WHAT TO PRODUCE »
Reproduce each of the lines below without any change.

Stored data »
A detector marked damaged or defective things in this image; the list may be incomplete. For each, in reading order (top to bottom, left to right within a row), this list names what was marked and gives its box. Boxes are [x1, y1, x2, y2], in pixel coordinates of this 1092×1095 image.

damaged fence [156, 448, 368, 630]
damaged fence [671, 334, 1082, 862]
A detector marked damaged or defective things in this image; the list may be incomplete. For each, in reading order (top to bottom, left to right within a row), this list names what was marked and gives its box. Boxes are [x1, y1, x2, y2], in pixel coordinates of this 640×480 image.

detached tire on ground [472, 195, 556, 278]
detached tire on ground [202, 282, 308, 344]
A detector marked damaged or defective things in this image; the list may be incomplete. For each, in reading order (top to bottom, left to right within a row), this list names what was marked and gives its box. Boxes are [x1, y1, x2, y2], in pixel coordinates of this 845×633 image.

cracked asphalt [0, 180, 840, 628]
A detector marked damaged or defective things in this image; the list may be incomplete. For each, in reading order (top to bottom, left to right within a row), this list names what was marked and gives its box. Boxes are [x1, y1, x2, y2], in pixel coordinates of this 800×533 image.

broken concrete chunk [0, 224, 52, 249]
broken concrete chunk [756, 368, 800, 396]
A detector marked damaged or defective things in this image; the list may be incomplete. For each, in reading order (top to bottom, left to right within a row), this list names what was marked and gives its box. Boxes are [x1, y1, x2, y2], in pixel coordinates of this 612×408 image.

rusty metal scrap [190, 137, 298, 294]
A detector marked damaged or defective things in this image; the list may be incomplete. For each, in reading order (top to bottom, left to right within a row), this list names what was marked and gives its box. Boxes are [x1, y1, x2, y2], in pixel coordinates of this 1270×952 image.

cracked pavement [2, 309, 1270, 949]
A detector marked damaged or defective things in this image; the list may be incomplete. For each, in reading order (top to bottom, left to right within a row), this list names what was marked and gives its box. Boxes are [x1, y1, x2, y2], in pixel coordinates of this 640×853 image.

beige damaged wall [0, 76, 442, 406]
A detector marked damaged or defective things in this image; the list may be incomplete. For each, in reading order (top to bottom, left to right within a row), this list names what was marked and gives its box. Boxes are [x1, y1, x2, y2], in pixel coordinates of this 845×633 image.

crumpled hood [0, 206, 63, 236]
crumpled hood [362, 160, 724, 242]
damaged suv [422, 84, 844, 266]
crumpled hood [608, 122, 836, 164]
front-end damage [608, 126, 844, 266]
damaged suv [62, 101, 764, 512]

CORRECT OUTPUT »
A detector marked damaged or defective things in this image; the list may be incomplete. For each, in reading order (top to bottom, left to right within a row), this list names what was marked and gives its box. Boxes are [x1, y1, x2, y2], in pixel coordinates of this 1092×1095 image.

damaged fence [156, 448, 368, 630]
damaged fence [671, 334, 1082, 862]
A detector marked damaged or defective things in this image; the list may be incomplete. For each, in reading order (top to bottom, left to right within a row), this list names what was marked and gives its box. Boxes are [x1, y1, x2, y2], in pixel coordinates of this 640×480 image.

detached tire on ground [472, 195, 556, 278]
detached tire on ground [202, 282, 308, 344]
A detector marked damaged or defective things in this image; the list may be incomplete. For each, in reading order (top to bottom, left to right within a row), this list names what was marked and gives its box. Boxes are [x1, y1, x2, y2], in pixel coordinates of this 845×633 image.

cracked asphalt [0, 180, 840, 628]
A detector marked damaged or defective things in this image; the list may be incomplete. For each, in reading order (top to bottom, left to right within a row), this list names what was marked and gives its box. Boxes are [x1, y1, x2, y2], in pixel coordinates of this 800×533 image.

broken concrete chunk [0, 224, 52, 249]
broken concrete chunk [756, 368, 800, 396]
A detector marked damaged or defective things in this image; the list may be incomplete. For each, in reading order (top to bottom, left to right within a row), this list names what was marked and gives its box. Boxes are [x1, y1, x2, y2], in pixel coordinates of this 612×408 image.

rusty metal scrap [190, 137, 298, 294]
A detector marked damaged or defective things in this image; the list may be incomplete. For each, in reading order (top to bottom, left to right within a row), this list names what was marked and gives its box. Boxes are [x1, y1, x2, y2], in pixel coordinates of this 1270×952 image.

cracked pavement [2, 309, 1270, 949]
A detector marked damaged or defective things in this image; the list may be incomplete. For each, in reading order (top to bottom, left to right within a row), this list names what was marked and gives its box. Boxes are [x1, y1, x2, y2], in pixel coordinates of this 640×853 image.

beige damaged wall [0, 76, 442, 406]
A detector marked damaged or defective things in this image; the list may be incomplete. For each, in reading order (top to bottom, left to right within a row), this list names what was marked and gives its box. Boxes are [x1, y1, x2, y2], in pixel coordinates of this 845×633 image.

crumpled hood [0, 206, 63, 236]
crumpled hood [362, 160, 724, 242]
damaged suv [422, 84, 844, 266]
crumpled hood [608, 122, 836, 164]
front-end damage [608, 126, 844, 266]
damaged suv [62, 101, 764, 512]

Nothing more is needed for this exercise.